╭─ Task data

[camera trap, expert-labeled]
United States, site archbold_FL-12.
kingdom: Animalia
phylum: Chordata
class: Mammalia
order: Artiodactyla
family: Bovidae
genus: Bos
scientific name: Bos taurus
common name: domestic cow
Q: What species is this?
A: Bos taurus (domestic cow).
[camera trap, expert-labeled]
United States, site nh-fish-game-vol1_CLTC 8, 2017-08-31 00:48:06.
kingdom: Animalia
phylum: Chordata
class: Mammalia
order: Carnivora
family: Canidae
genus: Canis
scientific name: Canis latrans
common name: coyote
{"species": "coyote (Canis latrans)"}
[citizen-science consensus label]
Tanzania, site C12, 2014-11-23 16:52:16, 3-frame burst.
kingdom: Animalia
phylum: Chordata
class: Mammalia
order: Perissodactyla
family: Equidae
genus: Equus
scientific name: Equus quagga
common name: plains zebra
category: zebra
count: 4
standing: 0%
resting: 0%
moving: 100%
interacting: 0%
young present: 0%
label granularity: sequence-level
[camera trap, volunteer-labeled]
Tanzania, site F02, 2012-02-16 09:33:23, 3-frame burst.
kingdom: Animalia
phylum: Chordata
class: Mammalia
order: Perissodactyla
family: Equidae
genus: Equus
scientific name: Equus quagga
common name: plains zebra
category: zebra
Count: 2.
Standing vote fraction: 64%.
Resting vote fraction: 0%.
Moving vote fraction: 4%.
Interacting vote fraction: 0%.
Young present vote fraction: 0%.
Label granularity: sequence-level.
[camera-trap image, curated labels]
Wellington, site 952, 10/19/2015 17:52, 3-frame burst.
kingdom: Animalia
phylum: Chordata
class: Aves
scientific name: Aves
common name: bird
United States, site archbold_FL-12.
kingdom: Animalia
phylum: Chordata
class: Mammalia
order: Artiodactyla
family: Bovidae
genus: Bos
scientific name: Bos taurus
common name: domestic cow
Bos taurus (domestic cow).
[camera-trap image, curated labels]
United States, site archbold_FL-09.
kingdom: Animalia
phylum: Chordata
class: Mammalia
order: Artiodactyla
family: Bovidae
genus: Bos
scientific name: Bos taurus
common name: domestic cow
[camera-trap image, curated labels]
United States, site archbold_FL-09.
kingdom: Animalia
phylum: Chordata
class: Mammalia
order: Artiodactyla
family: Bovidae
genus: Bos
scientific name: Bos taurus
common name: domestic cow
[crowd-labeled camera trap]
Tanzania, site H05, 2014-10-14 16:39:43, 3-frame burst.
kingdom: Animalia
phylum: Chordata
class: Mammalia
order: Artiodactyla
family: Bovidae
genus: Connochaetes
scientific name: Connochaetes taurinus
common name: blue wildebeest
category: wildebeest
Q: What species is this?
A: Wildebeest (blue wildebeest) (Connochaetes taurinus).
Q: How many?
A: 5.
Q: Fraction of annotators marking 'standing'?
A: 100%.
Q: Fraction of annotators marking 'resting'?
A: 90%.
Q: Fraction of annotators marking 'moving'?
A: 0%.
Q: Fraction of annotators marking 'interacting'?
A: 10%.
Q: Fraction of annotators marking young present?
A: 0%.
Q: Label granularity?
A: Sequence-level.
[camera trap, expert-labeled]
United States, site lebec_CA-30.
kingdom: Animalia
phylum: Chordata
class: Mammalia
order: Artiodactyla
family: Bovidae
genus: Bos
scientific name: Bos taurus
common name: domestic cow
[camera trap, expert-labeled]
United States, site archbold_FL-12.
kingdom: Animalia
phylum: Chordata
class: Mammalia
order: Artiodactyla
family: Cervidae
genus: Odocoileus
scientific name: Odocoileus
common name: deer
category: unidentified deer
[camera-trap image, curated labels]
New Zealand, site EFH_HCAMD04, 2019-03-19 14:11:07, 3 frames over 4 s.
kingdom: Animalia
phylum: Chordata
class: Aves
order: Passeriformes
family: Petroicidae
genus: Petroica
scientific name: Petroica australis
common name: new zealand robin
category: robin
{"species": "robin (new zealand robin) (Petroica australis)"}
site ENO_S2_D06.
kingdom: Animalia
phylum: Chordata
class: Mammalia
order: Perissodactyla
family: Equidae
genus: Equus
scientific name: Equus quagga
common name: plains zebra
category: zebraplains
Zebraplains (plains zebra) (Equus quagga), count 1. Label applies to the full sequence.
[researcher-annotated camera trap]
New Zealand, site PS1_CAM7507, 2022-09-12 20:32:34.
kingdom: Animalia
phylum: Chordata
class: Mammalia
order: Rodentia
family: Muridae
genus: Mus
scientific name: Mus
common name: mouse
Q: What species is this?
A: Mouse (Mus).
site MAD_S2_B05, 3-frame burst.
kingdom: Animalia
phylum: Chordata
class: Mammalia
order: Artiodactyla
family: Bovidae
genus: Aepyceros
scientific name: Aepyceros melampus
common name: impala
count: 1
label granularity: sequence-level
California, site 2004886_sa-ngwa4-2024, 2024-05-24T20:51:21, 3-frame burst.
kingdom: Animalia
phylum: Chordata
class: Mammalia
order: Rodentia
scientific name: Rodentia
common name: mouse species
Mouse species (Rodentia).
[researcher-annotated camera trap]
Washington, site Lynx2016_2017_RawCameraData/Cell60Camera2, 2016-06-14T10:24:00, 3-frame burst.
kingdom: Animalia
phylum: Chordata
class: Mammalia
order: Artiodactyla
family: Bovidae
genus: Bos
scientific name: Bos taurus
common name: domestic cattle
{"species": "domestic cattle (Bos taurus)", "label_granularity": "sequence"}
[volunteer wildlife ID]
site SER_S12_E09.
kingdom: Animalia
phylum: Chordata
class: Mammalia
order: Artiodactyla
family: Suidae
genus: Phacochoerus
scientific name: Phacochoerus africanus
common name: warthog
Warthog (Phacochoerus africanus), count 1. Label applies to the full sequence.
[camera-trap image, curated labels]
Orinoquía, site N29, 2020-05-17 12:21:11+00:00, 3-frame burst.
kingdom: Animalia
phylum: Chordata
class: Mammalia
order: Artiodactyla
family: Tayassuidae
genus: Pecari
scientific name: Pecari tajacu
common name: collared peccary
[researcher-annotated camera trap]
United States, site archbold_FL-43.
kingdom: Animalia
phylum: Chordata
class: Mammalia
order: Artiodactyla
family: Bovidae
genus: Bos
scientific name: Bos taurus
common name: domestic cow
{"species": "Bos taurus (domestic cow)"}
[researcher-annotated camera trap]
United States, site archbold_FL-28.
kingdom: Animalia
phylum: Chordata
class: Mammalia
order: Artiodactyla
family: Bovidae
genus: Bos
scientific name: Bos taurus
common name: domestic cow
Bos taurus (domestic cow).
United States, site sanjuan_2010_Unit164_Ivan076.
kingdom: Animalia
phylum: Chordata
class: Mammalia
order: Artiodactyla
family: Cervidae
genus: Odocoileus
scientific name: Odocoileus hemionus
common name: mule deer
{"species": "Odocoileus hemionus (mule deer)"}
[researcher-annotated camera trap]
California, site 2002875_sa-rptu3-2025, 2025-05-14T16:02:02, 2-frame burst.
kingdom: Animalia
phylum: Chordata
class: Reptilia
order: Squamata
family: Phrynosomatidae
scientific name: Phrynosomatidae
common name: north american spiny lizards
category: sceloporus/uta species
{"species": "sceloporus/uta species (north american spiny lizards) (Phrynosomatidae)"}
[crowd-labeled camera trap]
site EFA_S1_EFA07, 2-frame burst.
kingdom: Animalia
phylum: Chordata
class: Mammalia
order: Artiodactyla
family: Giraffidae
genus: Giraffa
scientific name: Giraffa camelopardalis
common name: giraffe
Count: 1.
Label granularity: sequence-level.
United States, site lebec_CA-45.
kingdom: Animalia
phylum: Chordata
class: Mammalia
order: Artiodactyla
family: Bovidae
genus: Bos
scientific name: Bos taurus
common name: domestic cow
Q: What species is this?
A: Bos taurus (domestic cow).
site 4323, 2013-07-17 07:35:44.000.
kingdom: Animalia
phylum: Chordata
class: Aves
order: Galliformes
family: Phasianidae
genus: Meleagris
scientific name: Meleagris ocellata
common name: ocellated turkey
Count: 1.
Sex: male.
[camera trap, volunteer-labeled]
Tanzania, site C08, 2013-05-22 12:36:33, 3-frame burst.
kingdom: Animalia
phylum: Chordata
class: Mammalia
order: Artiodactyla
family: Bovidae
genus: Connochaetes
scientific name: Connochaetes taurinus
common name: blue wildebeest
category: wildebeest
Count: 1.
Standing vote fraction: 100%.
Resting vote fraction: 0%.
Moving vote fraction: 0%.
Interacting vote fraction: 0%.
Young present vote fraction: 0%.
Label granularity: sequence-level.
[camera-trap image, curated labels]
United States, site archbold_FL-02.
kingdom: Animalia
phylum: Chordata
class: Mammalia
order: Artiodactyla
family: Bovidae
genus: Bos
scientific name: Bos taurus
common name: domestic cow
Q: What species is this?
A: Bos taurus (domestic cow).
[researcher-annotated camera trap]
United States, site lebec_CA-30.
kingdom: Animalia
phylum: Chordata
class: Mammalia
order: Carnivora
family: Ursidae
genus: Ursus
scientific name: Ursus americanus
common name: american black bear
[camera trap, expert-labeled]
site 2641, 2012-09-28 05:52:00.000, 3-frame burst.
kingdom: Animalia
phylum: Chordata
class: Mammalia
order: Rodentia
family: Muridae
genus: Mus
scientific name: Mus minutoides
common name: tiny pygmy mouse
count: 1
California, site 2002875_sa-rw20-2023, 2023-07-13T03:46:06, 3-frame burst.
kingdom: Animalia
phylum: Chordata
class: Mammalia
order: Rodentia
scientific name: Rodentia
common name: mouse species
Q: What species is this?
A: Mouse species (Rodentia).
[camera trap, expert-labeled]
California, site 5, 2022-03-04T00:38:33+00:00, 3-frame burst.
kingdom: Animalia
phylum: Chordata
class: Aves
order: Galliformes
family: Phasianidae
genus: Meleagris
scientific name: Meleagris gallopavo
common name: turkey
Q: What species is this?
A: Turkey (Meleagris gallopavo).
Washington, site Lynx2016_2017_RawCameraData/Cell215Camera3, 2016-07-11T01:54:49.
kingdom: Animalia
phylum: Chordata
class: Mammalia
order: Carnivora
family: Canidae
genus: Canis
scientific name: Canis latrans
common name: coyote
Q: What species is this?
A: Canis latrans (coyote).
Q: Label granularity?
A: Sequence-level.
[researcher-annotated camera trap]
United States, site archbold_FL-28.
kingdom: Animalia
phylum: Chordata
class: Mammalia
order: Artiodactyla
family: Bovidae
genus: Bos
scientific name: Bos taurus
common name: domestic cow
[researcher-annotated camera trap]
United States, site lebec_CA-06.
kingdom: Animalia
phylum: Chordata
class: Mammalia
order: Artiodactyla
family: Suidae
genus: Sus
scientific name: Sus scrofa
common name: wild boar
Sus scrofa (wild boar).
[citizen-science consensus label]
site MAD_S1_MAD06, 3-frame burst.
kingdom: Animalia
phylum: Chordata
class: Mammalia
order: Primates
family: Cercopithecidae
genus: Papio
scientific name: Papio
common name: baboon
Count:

╰─

#### Aim of the task:
Could you repeat exactly the lines above from the line with "common name: tiny pygmy mouse" up to and including the line with "scientific name: Meleagris gallopavo", and only those?

#### Task response:
common name: tiny pygmy mouse
count: 1
California, site 2002875_sa-rw20-2023, 2023-07-13T03:46:06, 3-frame burst.
kingdom: Animalia
phylum: Chordata
class: Mammalia
order: Rodentia
scientific name: Rodentia
common name: mouse species
Q: What species is this?
A: Mouse species (Rodentia).
[camera trap, expert-labeled]
California, site 5, 2022-03-04T00:38:33+00:00, 3-frame burst.
kingdom: Animalia
phylum: Chordata
class: Aves
order: Galliformes
family: Phasianidae
genus: Meleagris
scientific name: Meleagris gallopavo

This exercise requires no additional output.